Many of us have worked on teams where an outstanding performer was also horrible to work with behind the scenes. They may have been abrasive, harassing, or downright offensive to other members of the team, yet their transgressions were overlooked by management because they were considered irreplaceable. However, the behavior of one individual single-handedly dragged down the performance of the entire team. People were frustrated, checked out, and angry—despite the “star” qualities assigned to this individual, the disengagement of the team impacted overall performance.

Throughout my career I’ve worked in both very effective, and very ineffective teams. The ineffective teams were largely a result of a lack of clarity around roles and responsibilities, which in turn led to feelings of animosity and mistrust. One hand not knowing what the other hand is doing leads to ineffective workflow at best, and hostility between co-workers at worst.

The very effective teams have been built on respect, trust, and candor (at Actionable, we strictly apply a “no jerks” policy). My colleague recently wrote about what makes working for Actionable so special: we are a collaborative team that both respects individuality, and recognizes that we are all much better together. As a group, we can accomplish much more together than we could as individuals.

Effective teams are almost always made up of highly engaged individuals. Research shows that the most important factors in creating and sustaining employee engagement are the relationships people have with their managers and their peers.

We created the Engaged Employee Pyramid to use in our Actionable Conversations platform. It works like Maslow’s Hierarchy of Needs—you cannot achieve the highest levels of engagement unless you first lay a strong foundation.

In all levels of of the pyramid, trust and respect are essential. If disrespect or a lack of accountability are part of the dynamics of your current team, it will lead to a breakdown in their engagement. If you have successfully laid a foundation of self-management, and role and culture fit, establishing effective team dynamics will be significantly easier.

Team and Communication share a level on the Engaged Employee Pyramid, as there must be respectful communication between team members in order to access the high-level thinking you aspire to.


First, let’s talk about teams.

Team dynamics are inevitably influenced by the individual personalities of each team member, so there are no one-size-fits all solutions for creating great teams. What appears to be effective collaboration to a creative thinker, might be a nightmare for the process/metrics focused members of the team. What feels like good-natured sarcasm to me, might feel like a harsh insult to a colleague. The key is to engage in regular conversations, be open and honest about works best, and to respect the diverse backgrounds, personalities, and work styles of each team member.

Great teams (i.e. effective teams who can achieve results) are built through consistently respectful interactions, accountable team members, and enthusiastic collaboration which leverages the strengths of each individual to produce a sum greater than the team’s parts. By necessity, great teams don’t gloss over difference, or assume that each team member brings the same experience. Exciting insights can come from fresh eyes and diverse perspectives.

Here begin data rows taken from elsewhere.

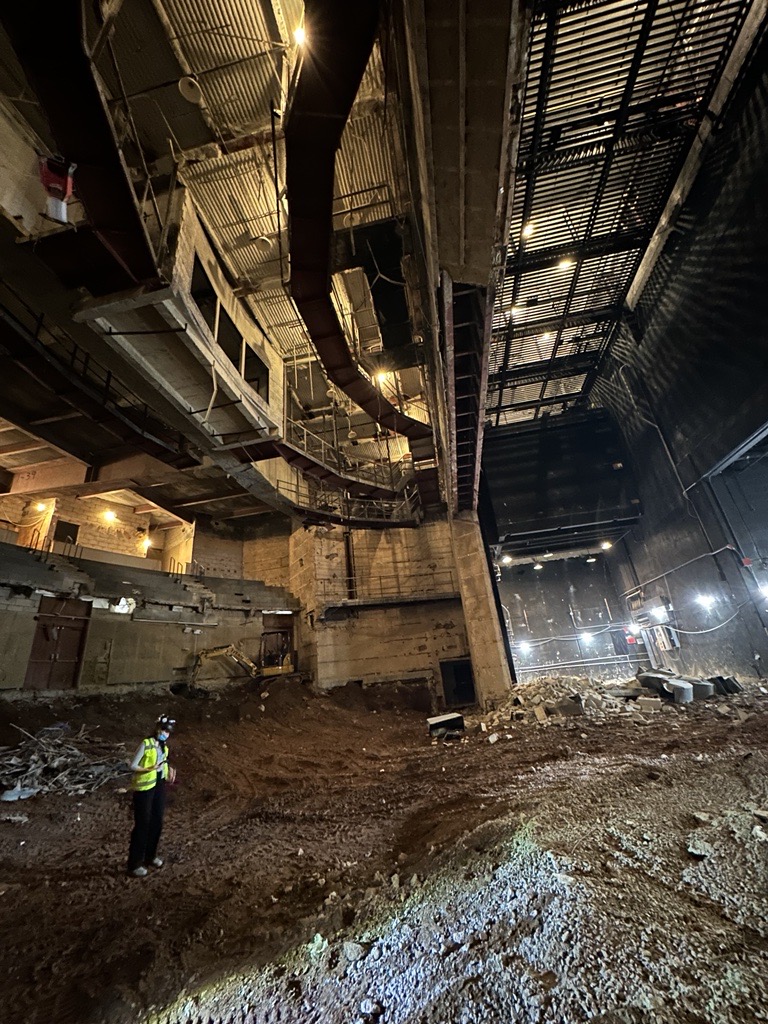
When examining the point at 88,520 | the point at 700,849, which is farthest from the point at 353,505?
the point at 700,849

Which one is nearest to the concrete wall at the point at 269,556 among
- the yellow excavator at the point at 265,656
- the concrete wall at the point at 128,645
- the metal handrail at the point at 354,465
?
the yellow excavator at the point at 265,656

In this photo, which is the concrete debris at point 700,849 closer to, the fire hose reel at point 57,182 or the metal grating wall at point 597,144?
the metal grating wall at point 597,144

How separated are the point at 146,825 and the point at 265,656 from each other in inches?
435

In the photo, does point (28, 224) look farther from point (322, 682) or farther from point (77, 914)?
point (322, 682)

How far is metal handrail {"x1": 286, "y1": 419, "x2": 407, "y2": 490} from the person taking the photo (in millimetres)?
13500

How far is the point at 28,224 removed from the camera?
5.88 metres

Leadership plays an important role in supporting each level of the Engaged Employee Pyramid. While team leaders can contribute by modelling good behavior to their team, in the context of engagement, it is essential for individuals to be empowered to approach their work with a leadership mindset.

In practical terms, this means encouraging peer interaction on both a personal and professional level, cultivating a culture of accountability, and establishing effective channels for collaboration. At Actionable, teams come together for regular conversations that reinforce these values. We chat with each other about our personal lives before digging into ongoing projects. We get aligned on schedules and timeframes, clearly assign ownership of tasks, and check in regularly about progress and challenges. We also come together regularly as an organization, seeking out input and collaboration across departments.

Regular conversations won’t guarantee that your “star performers” won’t still try to drag down the performance of the team, but it will ensure that everyone is able to have their perspective heard, and find new ways of working together effectively. No jerks allowed.